:: WHAT TO DO ::
Everything in the records should be repeated exactly, down to the last character.

:: AVAILABLE DATA ::
>>>>>

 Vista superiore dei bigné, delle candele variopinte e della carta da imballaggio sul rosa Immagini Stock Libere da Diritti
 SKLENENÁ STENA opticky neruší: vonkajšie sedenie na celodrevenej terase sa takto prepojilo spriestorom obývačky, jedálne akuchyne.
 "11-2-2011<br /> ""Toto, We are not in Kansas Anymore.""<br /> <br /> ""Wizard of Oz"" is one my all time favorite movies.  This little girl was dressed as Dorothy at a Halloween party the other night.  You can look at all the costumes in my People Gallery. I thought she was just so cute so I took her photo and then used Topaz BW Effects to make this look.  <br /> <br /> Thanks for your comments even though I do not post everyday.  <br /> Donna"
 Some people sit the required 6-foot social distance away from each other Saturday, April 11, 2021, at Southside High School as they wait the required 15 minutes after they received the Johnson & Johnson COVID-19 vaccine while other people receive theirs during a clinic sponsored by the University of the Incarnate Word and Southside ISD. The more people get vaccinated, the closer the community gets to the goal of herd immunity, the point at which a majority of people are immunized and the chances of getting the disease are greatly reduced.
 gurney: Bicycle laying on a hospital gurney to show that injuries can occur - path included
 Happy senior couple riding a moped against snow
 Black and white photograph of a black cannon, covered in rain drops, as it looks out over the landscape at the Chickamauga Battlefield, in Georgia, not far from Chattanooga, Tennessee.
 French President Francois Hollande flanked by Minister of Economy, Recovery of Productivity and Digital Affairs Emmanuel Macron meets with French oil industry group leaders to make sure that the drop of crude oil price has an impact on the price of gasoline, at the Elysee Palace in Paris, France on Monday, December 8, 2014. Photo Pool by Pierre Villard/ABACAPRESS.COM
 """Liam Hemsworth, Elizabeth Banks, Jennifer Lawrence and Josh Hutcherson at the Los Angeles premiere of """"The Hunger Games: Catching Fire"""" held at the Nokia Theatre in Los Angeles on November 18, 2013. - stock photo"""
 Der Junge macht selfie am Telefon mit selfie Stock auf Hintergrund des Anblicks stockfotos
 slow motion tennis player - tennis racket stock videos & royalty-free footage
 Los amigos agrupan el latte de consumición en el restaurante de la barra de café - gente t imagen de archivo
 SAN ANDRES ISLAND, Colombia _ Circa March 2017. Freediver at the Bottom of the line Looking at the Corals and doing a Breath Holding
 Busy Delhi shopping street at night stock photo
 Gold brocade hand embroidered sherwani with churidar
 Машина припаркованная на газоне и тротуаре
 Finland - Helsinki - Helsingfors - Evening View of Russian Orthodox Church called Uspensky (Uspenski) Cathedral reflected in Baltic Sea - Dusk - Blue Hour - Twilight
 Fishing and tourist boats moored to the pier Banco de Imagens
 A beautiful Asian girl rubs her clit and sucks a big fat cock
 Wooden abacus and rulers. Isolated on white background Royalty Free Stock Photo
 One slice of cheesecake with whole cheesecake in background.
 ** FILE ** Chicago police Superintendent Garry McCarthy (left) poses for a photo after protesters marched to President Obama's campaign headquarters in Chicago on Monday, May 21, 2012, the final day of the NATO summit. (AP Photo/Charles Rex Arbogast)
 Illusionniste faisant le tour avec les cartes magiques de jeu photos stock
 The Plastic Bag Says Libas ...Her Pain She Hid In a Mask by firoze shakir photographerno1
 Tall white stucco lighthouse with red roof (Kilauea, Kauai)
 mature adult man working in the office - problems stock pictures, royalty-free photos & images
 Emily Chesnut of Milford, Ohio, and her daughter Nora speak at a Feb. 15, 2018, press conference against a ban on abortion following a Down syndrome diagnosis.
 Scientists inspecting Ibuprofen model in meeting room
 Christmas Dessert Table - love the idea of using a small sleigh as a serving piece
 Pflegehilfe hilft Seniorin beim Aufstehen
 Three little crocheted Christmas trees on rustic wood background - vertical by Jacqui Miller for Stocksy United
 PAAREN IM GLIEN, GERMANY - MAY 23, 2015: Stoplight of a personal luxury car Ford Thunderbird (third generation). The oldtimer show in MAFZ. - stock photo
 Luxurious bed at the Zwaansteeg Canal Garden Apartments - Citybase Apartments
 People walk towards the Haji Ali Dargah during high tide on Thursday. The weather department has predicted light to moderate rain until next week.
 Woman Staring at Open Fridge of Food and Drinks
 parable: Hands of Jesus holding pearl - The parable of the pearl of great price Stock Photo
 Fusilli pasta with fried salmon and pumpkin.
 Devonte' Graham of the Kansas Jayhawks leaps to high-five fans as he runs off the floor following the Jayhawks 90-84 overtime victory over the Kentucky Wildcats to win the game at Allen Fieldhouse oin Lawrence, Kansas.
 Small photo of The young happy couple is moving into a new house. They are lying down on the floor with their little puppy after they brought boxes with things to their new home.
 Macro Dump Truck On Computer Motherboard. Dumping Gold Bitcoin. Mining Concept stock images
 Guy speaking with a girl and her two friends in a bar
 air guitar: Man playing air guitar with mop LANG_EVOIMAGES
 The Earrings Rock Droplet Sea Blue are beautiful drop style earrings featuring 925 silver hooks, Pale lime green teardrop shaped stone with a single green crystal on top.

<<<<<

:: THE COMPLETED TASK ::
 Vista superiore dei bigné, delle candele variopinte e della carta da imballaggio sul rosa Immagini Stock Libere da Diritti
 SKLENENÁ STENA opticky neruší: vonkajšie sedenie na celodrevenej terase sa takto prepojilo spriestorom obývačky, jedálne akuchyne.
 "11-2-2011<br /> ""Toto, We are not in Kansas Anymore.""<br /> <br /> ""Wizard of Oz"" is one my all time favorite movies.  This little girl was dressed as Dorothy at a Halloween party the other night.  You can look at all the costumes in my People Gallery. I thought she was just so cute so I took her photo and then used Topaz BW Effects to make this look.  <br /> <br /> Thanks for your comments even though I do not post everyday.  <br /> Donna"
 Some people sit the required 6-foot social distance away from each other Saturday, April 11, 2021, at Southside High School as they wait the required 15 minutes after they received the Johnson & Johnson COVID-19 vaccine while other people receive theirs during a clinic sponsored by the University of the Incarnate Word and Southside ISD. The more people get vaccinated, the closer the community gets to the goal of herd immunity, the point at which a majority of people are immunized and the chances of getting the disease are greatly reduced.
 gurney: Bicycle laying on a hospital gurney to show that injuries can occur - path included
 Happy senior couple riding a moped against snow
 Black and white photograph of a black cannon, covered in rain drops, as it looks out over the landscape at the Chickamauga Battlefield, in Georgia, not far from Chattanooga, Tennessee.
 French President Francois Hollande flanked by Minister of Economy, Recovery of Productivity and Digital Affairs Emmanuel Macron meets with French oil industry group leaders to make sure that the drop of crude oil price has an impact on the price of gasoline, at the Elysee Palace in Paris, France on Monday, December 8, 2014. Photo Pool by Pierre Villard/ABACAPRESS.COM
 """Liam Hemsworth, Elizabeth Banks, Jennifer Lawrence and Josh Hutcherson at the Los Angeles premiere of """"The Hunger Games: Catching Fire"""" held at the Nokia Theatre in Los Angeles on November 18, 2013. - stock photo"""
 Der Junge macht selfie am Telefon mit selfie Stock auf Hintergrund des Anblicks stockfotos
 slow motion tennis player - tennis racket stock videos & royalty-free footage
 Los amigos agrupan el latte de consumición en el restaurante de la barra de café - gente t imagen de archivo
 SAN ANDRES ISLAND, Colombia _ Circa March 2017. Freediver at the Bottom of the line Looking at the Corals and doing a Breath Holding
 Busy Delhi shopping street at night stock photo
 Gold brocade hand embroidered sherwani with churidar
 Машина припаркованная на газоне и тротуаре
 Finland - Helsinki - Helsingfors - Evening View of Russian Orthodox Church called Uspensky (Uspenski) Cathedral reflected in Baltic Sea - Dusk - Blue Hour - Twilight
 Fishing and tourist boats moored to the pier Banco de Imagens
 A beautiful Asian girl rubs her clit and sucks a big fat cock
 Wooden abacus and rulers. Isolated on white background Royalty Free Stock Photo
 One slice of cheesecake with whole cheesecake in background.
 ** FILE ** Chicago police Superintendent Garry McCarthy (left) poses for a photo after protesters marched to President Obama's campaign headquarters in Chicago on Monday, May 21, 2012, the final day of the NATO summit. (AP Photo/Charles Rex Arbogast)
 Illusionniste faisant le tour avec les cartes magiques de jeu photos stock
 The Plastic Bag Says Libas ...Her Pain She Hid In a Mask by firoze shakir photographerno1
 Tall white stucco lighthouse with red roof (Kilauea, Kauai)
 mature adult man working in the office - problems stock pictures, royalty-free photos & images
 Emily Chesnut of Milford, Ohio, and her daughter Nora speak at a Feb. 15, 2018, press conference against a ban on abortion following a Down syndrome diagnosis.
 Scientists inspecting Ibuprofen model in meeting room
 Christmas Dessert Table - love the idea of using a small sleigh as a serving piece
 Pflegehilfe hilft Seniorin beim Aufstehen
 Three little crocheted Christmas trees on rustic wood background - vertical by Jacqui Miller for Stocksy United
 PAAREN IM GLIEN, GERMANY - MAY 23, 2015: Stoplight of a personal luxury car Ford Thunderbird (third generation). The oldtimer show in MAFZ. - stock photo
 Luxurious bed at the Zwaansteeg Canal Garden Apartments - Citybase Apartments
 People walk towards the Haji Ali Dargah during high tide on Thursday. The weather department has predicted light to moderate rain until next week.
 Woman Staring at Open Fridge of Food and Drinks
 parable: Hands of Jesus holding pearl - The parable of the pearl of great price Stock Photo
 Fusilli pasta with fried salmon and pumpkin.
 Devonte' Graham of the Kansas Jayhawks leaps to high-five fans as he runs off the floor following the Jayhawks 90-84 overtime victory over the Kentucky Wildcats to win the game at Allen Fieldhouse oin Lawrence, Kansas.
 Small photo of The young happy couple is moving into a new house. They are lying down on the floor with their little puppy after they brought boxes with things to their new home.
 Macro Dump Truck On Computer Motherboard. Dumping Gold Bitcoin. Mining Concept stock images
 Guy speaking with a girl and her two friends in a bar
 air guitar: Man playing air guitar with mop LANG_EVOIMAGES
 The Earrings Rock Droplet Sea Blue are beautiful drop style earrings featuring 925 silver hooks, Pale lime green teardrop shaped stone with a single green crystal on top.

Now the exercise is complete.